▶ [WHAT TO DO]: Copy each line of the listing that includes "Zealand".

▶ [DATASET ENTRIES]:
[Start of section]

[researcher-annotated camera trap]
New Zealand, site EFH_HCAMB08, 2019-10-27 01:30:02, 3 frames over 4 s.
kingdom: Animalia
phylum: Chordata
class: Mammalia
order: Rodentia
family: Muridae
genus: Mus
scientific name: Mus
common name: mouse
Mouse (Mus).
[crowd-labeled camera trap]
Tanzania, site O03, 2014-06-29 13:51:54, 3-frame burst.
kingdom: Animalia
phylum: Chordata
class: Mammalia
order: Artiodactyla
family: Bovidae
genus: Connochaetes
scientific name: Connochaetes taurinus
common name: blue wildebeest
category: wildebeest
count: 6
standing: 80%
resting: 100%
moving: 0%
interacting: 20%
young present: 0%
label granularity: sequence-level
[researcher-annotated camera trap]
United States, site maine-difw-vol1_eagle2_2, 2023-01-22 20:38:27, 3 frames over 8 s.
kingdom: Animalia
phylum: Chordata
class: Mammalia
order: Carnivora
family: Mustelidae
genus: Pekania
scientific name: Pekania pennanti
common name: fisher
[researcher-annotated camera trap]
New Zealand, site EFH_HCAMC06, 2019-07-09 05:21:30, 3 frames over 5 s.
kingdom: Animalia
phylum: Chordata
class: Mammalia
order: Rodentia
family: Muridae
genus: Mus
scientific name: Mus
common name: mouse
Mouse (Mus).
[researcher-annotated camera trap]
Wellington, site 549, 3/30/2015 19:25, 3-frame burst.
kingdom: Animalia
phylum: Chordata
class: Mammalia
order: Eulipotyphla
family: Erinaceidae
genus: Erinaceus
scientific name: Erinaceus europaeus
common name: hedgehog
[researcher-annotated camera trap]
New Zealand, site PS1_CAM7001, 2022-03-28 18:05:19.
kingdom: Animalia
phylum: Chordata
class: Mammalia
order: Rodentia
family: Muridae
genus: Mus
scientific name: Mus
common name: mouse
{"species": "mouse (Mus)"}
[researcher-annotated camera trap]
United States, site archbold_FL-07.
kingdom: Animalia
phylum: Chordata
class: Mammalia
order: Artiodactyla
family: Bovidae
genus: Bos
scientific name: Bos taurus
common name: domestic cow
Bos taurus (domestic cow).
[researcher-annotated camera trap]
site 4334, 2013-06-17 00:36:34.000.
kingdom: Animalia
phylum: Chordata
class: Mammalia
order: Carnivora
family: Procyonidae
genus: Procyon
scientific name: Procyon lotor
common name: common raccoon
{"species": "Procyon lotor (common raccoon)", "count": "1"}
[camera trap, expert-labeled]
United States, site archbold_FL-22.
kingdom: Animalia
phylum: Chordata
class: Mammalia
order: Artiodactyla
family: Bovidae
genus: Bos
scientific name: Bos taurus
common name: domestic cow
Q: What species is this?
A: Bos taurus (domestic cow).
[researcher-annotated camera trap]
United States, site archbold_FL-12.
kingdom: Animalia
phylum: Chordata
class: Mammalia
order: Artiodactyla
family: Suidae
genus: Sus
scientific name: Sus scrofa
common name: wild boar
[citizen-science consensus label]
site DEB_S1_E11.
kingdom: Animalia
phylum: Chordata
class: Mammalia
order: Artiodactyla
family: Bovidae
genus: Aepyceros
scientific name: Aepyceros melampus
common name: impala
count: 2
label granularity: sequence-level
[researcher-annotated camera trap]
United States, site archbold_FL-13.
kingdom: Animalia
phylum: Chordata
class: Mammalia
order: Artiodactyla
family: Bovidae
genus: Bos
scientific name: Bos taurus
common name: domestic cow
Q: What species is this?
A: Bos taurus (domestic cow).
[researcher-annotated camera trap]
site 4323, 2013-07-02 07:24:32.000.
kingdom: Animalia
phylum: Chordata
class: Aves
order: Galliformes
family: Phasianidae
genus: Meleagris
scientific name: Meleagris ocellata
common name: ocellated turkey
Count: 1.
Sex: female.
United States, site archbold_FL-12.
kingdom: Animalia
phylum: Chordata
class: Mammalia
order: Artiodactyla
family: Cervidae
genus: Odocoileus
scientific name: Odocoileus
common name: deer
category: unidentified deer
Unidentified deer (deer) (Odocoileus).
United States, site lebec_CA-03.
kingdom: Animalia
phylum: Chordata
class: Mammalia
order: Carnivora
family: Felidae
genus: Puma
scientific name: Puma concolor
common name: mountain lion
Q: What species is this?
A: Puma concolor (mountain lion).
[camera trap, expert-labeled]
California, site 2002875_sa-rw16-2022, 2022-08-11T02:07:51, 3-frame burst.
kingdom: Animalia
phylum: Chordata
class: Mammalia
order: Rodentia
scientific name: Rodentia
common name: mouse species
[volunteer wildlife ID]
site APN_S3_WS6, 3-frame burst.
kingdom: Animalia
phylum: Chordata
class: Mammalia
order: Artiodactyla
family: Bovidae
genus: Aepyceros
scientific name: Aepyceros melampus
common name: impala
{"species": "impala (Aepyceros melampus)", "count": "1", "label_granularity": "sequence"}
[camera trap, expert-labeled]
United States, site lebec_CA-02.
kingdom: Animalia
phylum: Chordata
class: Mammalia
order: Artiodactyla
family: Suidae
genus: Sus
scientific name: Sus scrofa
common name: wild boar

[End of section]

▶ [THE COMPLETED TASK]:
New Zealand, site EFH_HCAMB08, 2019-10-27 01:30:02, 3 frames over 4 s.
New Zealand, site EFH_HCAMC06, 2019-07-09 05:21:30, 3 frames over 5 s.
New Zealand, site PS1_CAM7001, 2022-03-28 18:05:19.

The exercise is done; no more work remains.